Why children scratch and what to do when a child engages in this behavior are the two questions we address in this article.
Biting, hitting, and scratching are three exploratory and frustration-releasing behaviors that occur fairly frequently in children between the ages of 12 and 36 months.
While it is true that this type of behavior is part of normal child development, it is understandable that parents of children who have begun to perform this type of behavior are worried and anxious and that we should stop them as soon as possible by offering alternative behaviors . Nobody likes to be noticed because their son has scratched another child or to find our son with his face marked by the scratches of a classmate.

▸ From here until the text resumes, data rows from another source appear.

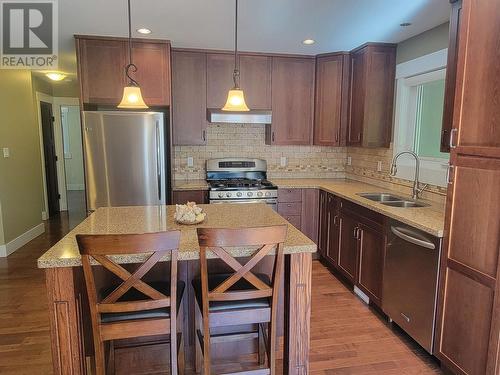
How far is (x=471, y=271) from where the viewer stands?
1900 millimetres

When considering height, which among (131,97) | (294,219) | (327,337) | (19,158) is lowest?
(327,337)

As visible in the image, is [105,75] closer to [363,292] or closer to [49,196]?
[363,292]

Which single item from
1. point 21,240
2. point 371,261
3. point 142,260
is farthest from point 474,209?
point 21,240

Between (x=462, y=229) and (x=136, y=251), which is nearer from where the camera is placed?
(x=136, y=251)

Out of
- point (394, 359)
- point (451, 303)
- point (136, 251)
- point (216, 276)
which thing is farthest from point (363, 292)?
point (136, 251)

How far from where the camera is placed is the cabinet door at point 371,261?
2811mm

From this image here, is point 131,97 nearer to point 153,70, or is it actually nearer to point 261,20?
point 261,20

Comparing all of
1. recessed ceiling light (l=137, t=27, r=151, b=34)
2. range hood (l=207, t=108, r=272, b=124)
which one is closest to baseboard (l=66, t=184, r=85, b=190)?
range hood (l=207, t=108, r=272, b=124)

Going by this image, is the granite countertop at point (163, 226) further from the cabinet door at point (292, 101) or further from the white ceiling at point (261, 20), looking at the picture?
the cabinet door at point (292, 101)

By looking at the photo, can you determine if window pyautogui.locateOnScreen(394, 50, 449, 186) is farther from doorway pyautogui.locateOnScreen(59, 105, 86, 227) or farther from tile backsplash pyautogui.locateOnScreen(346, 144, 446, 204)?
doorway pyautogui.locateOnScreen(59, 105, 86, 227)

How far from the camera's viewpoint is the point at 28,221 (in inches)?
194

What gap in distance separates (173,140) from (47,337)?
2282 millimetres

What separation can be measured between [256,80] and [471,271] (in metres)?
3.08

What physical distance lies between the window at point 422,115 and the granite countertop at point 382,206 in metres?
0.32
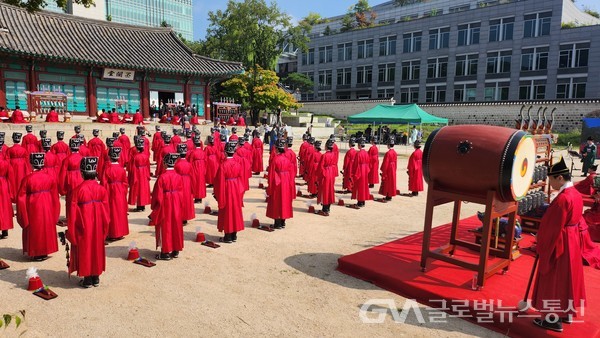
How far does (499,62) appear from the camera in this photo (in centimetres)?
4297

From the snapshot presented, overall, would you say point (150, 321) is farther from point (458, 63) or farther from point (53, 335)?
point (458, 63)

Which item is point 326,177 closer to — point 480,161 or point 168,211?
point 168,211

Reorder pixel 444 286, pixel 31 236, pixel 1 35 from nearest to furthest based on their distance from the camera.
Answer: pixel 444 286 → pixel 31 236 → pixel 1 35

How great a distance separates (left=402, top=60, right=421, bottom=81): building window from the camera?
49.1m

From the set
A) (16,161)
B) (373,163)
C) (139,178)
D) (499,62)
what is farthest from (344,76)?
(16,161)

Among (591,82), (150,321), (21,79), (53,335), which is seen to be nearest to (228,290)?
(150,321)

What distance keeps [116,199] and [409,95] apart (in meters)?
46.5

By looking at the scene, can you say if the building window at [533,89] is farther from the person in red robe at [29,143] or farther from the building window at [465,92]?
the person in red robe at [29,143]

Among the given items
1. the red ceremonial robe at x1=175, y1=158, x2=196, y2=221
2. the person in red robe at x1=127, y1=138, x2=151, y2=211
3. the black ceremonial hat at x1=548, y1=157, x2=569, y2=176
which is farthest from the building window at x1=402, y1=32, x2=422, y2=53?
the black ceremonial hat at x1=548, y1=157, x2=569, y2=176

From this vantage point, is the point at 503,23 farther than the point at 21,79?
Yes

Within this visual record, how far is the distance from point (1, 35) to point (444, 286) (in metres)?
26.4

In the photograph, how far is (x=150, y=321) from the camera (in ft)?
16.4

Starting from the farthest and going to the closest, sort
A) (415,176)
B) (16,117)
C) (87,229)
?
1. (16,117)
2. (415,176)
3. (87,229)

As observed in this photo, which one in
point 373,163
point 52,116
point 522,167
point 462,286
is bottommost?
point 462,286
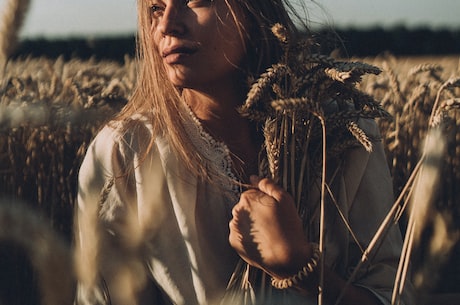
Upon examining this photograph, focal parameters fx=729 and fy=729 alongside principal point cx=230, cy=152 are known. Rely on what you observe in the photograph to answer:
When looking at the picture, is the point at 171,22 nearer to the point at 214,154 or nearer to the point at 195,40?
the point at 195,40

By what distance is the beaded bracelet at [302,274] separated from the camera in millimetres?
1084

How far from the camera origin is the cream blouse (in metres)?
1.35

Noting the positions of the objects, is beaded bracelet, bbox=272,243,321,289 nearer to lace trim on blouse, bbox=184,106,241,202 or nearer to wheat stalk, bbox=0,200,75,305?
lace trim on blouse, bbox=184,106,241,202

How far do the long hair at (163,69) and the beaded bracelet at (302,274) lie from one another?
0.32 metres

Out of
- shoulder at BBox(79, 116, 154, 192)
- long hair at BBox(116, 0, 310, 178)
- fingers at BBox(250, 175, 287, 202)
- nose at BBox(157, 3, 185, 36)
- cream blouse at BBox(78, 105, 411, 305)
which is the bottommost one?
cream blouse at BBox(78, 105, 411, 305)

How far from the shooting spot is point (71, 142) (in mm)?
2732

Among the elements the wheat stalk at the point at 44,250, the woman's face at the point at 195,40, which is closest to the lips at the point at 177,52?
the woman's face at the point at 195,40

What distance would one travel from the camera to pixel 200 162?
1420 mm

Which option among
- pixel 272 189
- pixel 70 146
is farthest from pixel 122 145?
pixel 70 146

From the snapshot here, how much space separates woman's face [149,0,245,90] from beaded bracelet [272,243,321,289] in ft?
1.28

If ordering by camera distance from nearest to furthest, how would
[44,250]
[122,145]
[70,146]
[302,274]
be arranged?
[44,250] < [302,274] < [122,145] < [70,146]

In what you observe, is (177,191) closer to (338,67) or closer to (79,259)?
(338,67)

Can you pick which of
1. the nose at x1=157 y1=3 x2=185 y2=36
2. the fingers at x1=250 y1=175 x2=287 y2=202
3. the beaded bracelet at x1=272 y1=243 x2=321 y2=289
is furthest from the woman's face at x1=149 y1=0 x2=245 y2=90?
the beaded bracelet at x1=272 y1=243 x2=321 y2=289

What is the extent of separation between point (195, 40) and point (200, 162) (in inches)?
9.7
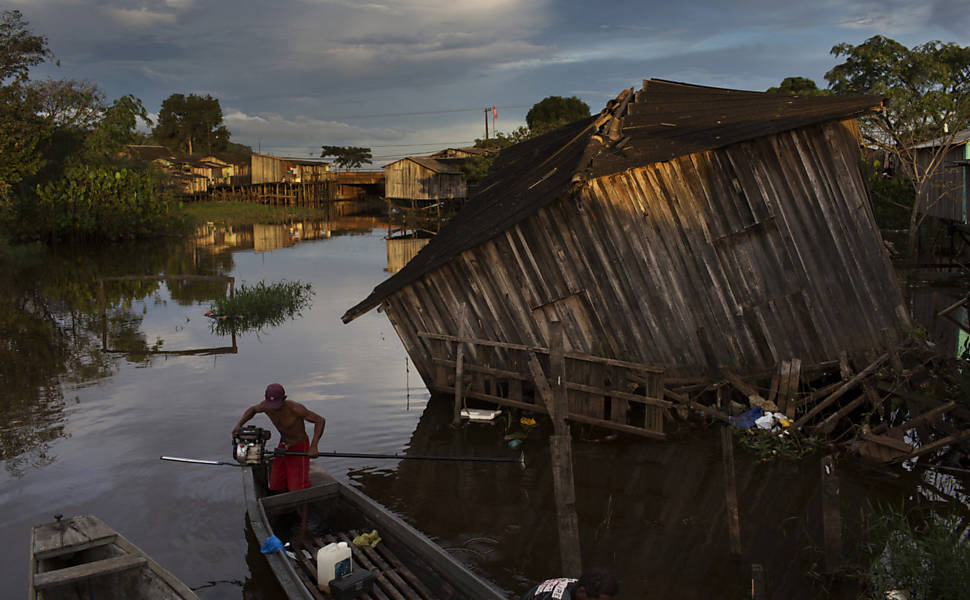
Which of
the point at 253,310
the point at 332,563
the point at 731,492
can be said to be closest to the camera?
Answer: the point at 332,563

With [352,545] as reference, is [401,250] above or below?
above

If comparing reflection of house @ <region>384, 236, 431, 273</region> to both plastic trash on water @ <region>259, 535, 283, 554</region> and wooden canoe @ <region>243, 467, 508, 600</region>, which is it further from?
→ plastic trash on water @ <region>259, 535, 283, 554</region>

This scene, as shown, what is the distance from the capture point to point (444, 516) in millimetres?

Between 12-18 months, children are immersed in their learning process, and they try all kinds of behaviors, including biting, slapping and scratching. These aggressive behaviors are part of their learning and development and we should not give it more importance than it has.
Children can start scratching for different reasons or motives, if we identify which is our little one it will help us to find another way to express themselves. There are children who scratch to defend themselves, to obtain a benefit (a toy, adult attention, ...), as a means of expressing their frustration ...
As always, understanding why our child is engaging in this behavior will help us find a way to help him eliminate this type of aggressive behavior.
When one child scratches another, we must act firmly but without severity. Let us remember that these are young children who are learning to regulate their emotions and we, their parents or educators, are their reference model, therefore:
1. You never have to return the scratch to see that it hurts your nails. By doing this we only convey the misconception that violence is an appropriate way to handle emotions.
2. Nor will we reward scratching behavior with a smile or anything like that.
3. Parents and educators (when children go to kindergarten) must work together to tackle these harmful behaviors.
4. Do not call him bad or similar phrases, this in the long run undermines his self-esteem. There are no bad children, only inappropriate behaviors that we must redirect.
5. Sometimes the more we insist that they stop carrying out a behavior like this, the opposite effect occurs.
6. We can apply a time out of reinforcement, that is, after the 'aggression' we will remove the child from the place where the event has happened to explain that this type of behavior is not good.
The habit of scratching, that of hitting or biting, usually disappears with time, although in some cases it is very persistent and may last up to 3-4 years.